*DATA PROVIDED:*
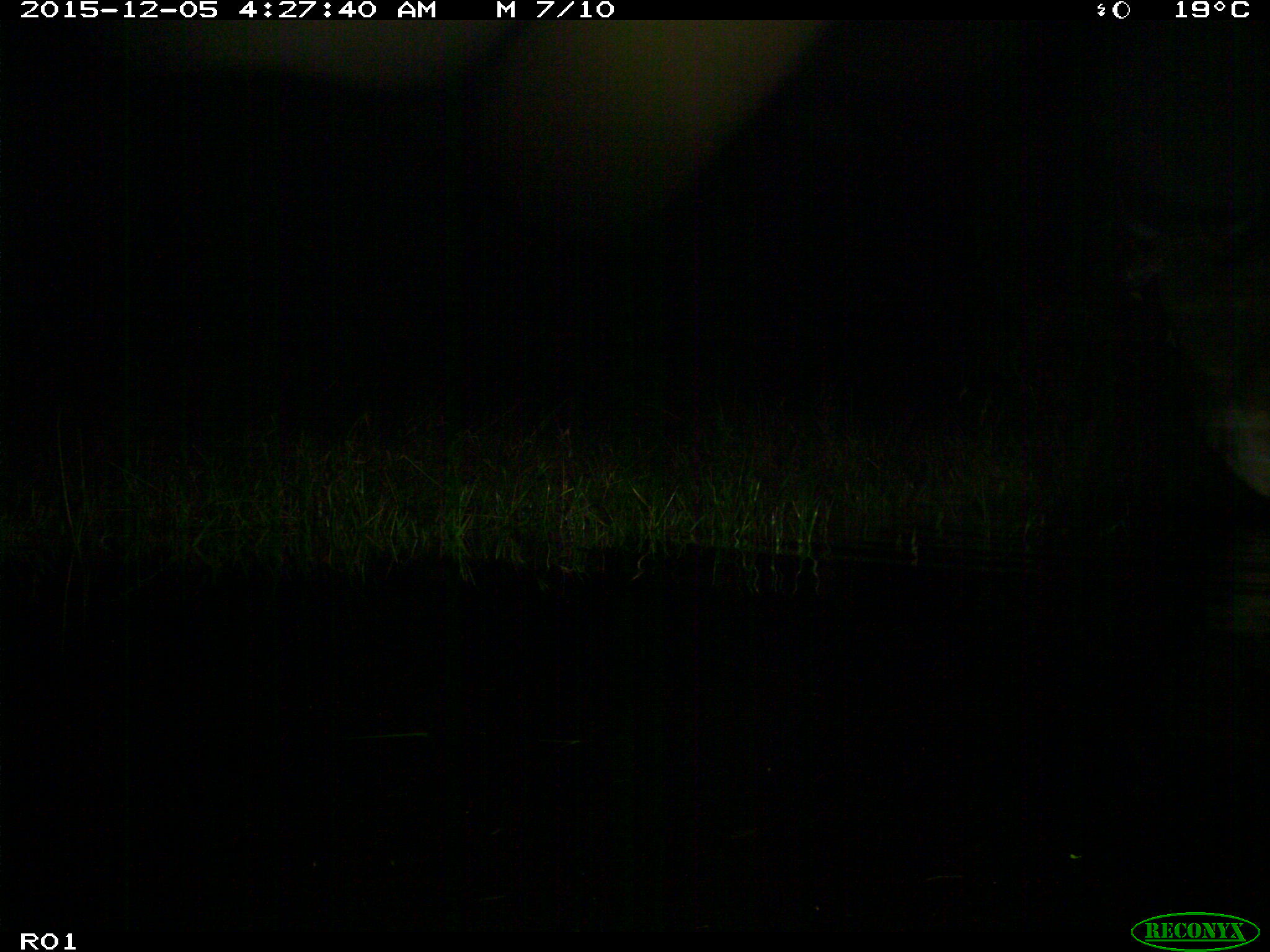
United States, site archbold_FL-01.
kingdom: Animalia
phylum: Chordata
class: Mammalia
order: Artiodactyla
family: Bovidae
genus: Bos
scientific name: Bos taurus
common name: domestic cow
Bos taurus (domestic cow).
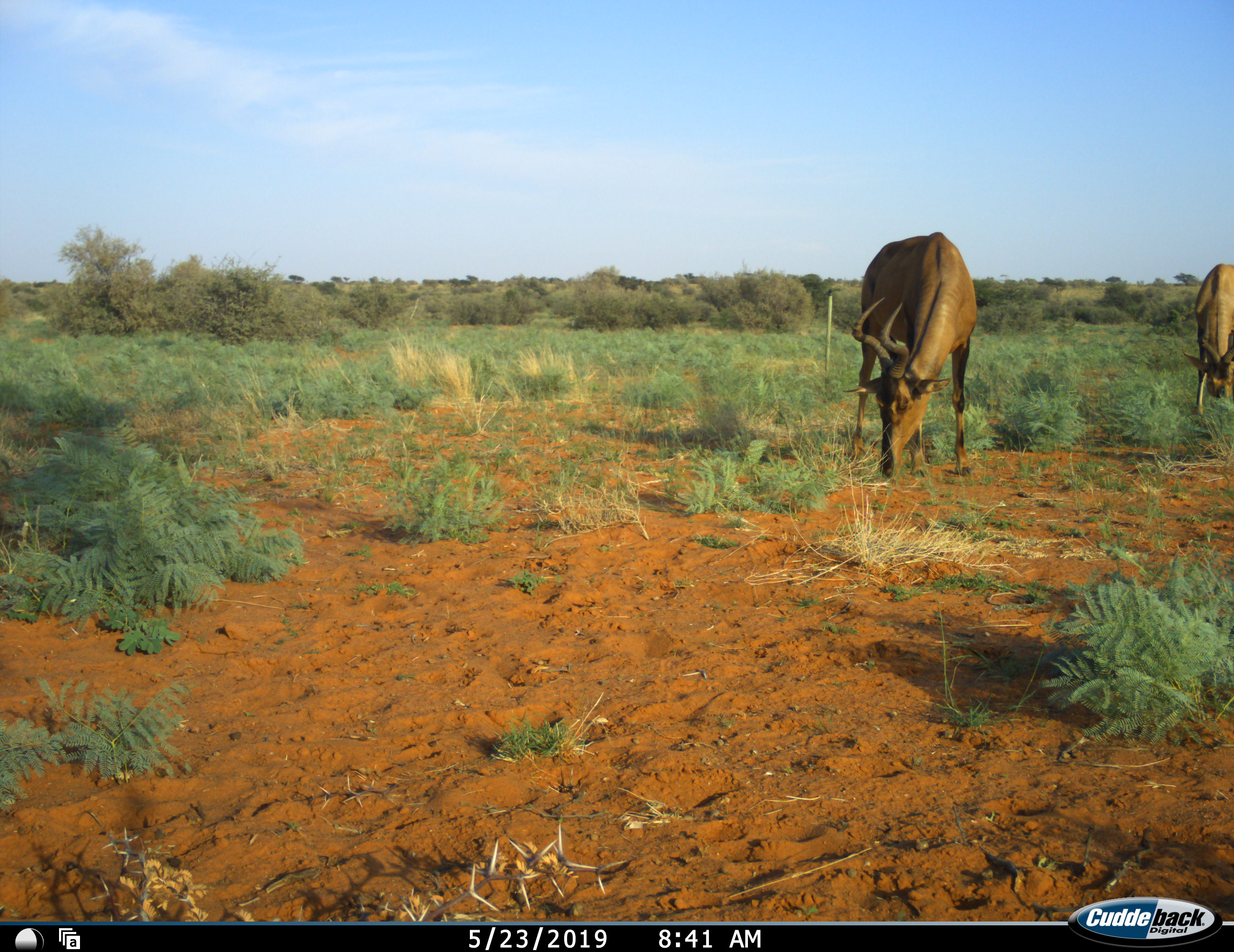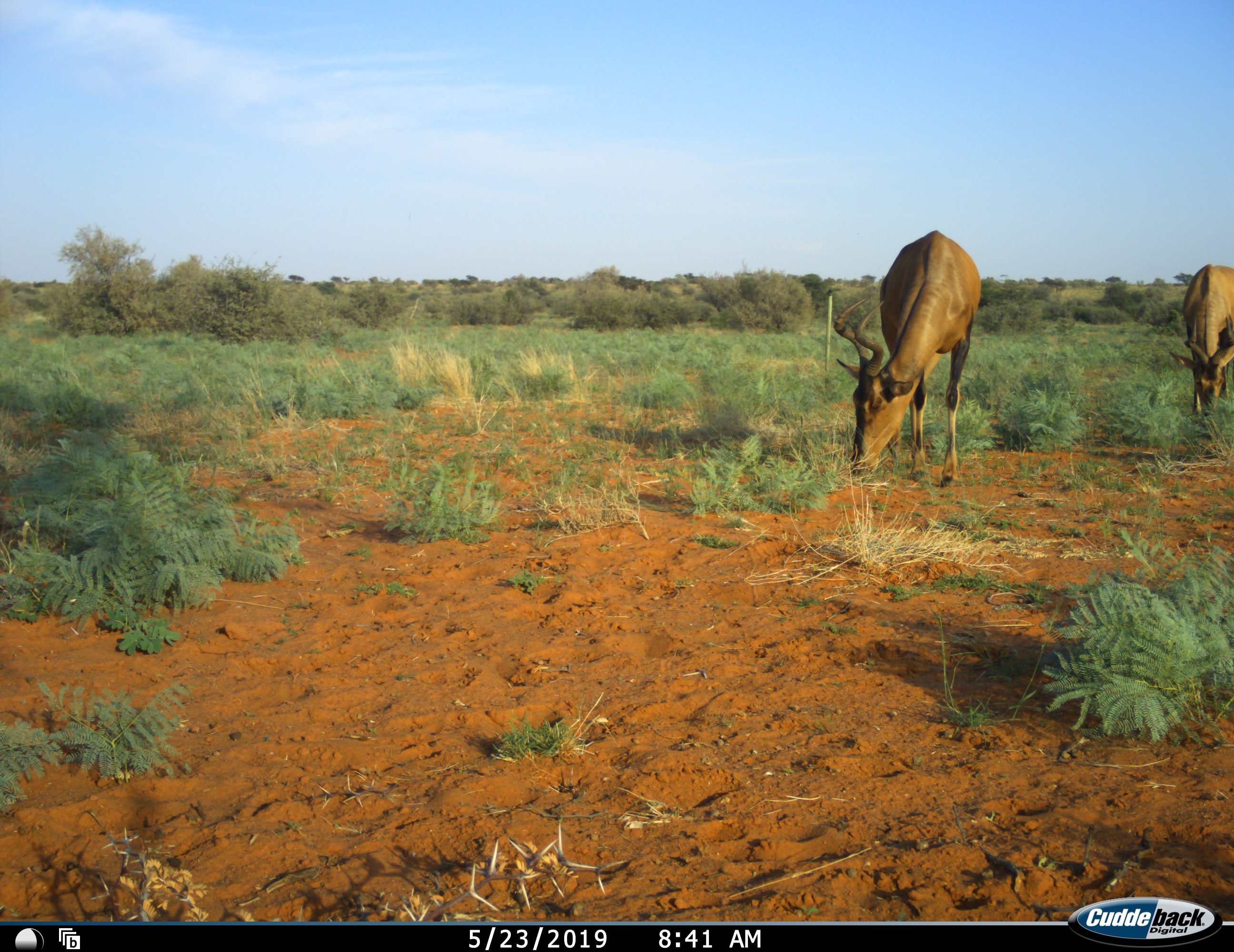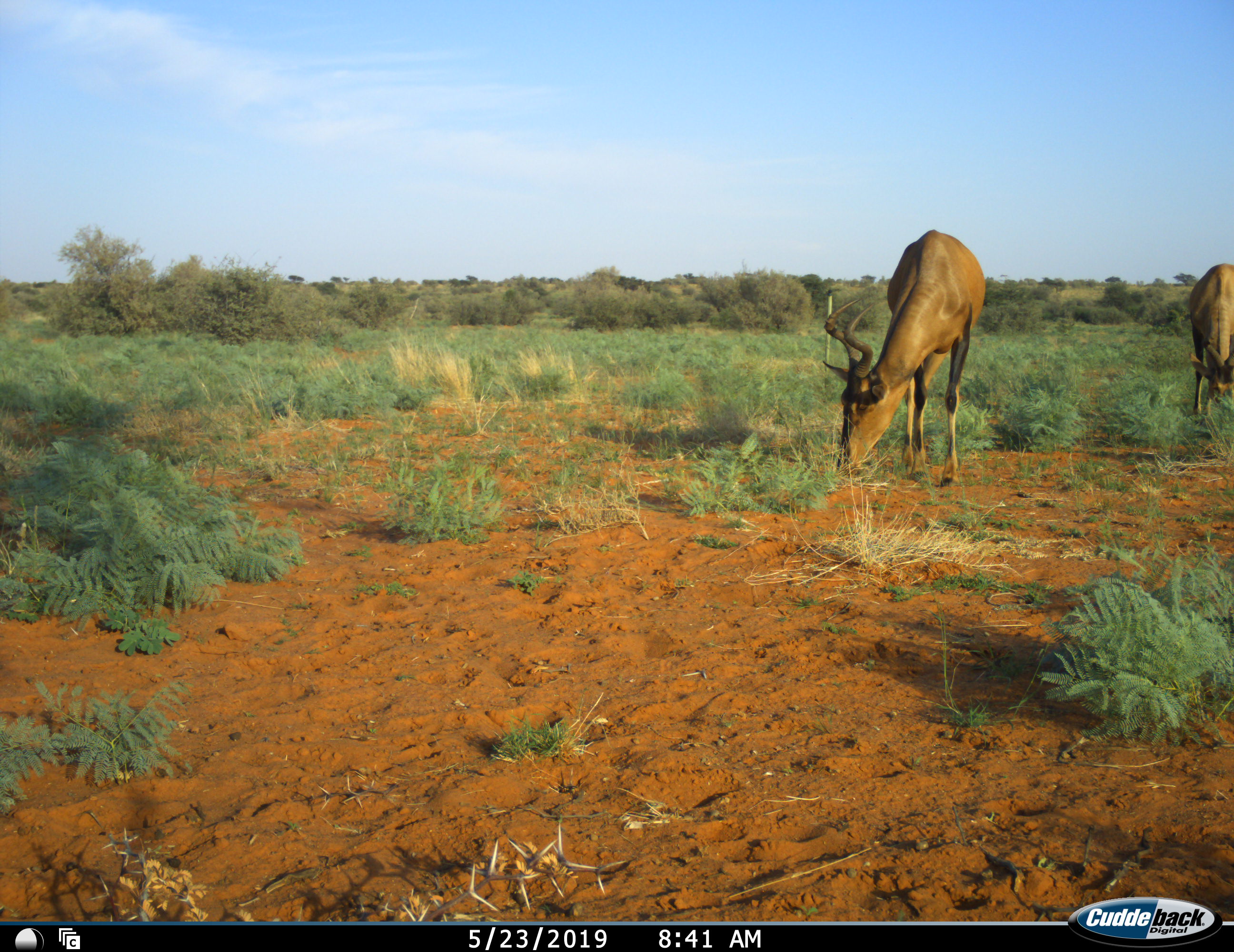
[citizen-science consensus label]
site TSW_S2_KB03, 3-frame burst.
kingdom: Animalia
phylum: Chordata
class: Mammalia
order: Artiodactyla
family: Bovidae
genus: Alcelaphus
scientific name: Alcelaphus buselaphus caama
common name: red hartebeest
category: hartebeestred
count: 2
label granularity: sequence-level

*TASK DETAILS:* Return all the records above exactly, pictures omitted.

*PROBLEM SOLUTION:*
United States, site archbold_FL-01.
kingdom: Animalia
phylum: Chordata
class: Mammalia
order: Artiodactyla
family: Bovidae
genus: Bos
scientific name: Bos taurus
common name: domestic cow
Bos taurus (domestic cow).
[citizen-science consensus label]
site TSW_S2_KB03, 3-frame burst.
kingdom: Animalia
phylum: Chordata
class: Mammalia
order: Artiodactyla
family: Bovidae
genus: Alcelaphus
scientific name: Alcelaphus buselaphus caama
common name: red hartebeest
category: hartebeestred
count: 2
label granularity: sequence-level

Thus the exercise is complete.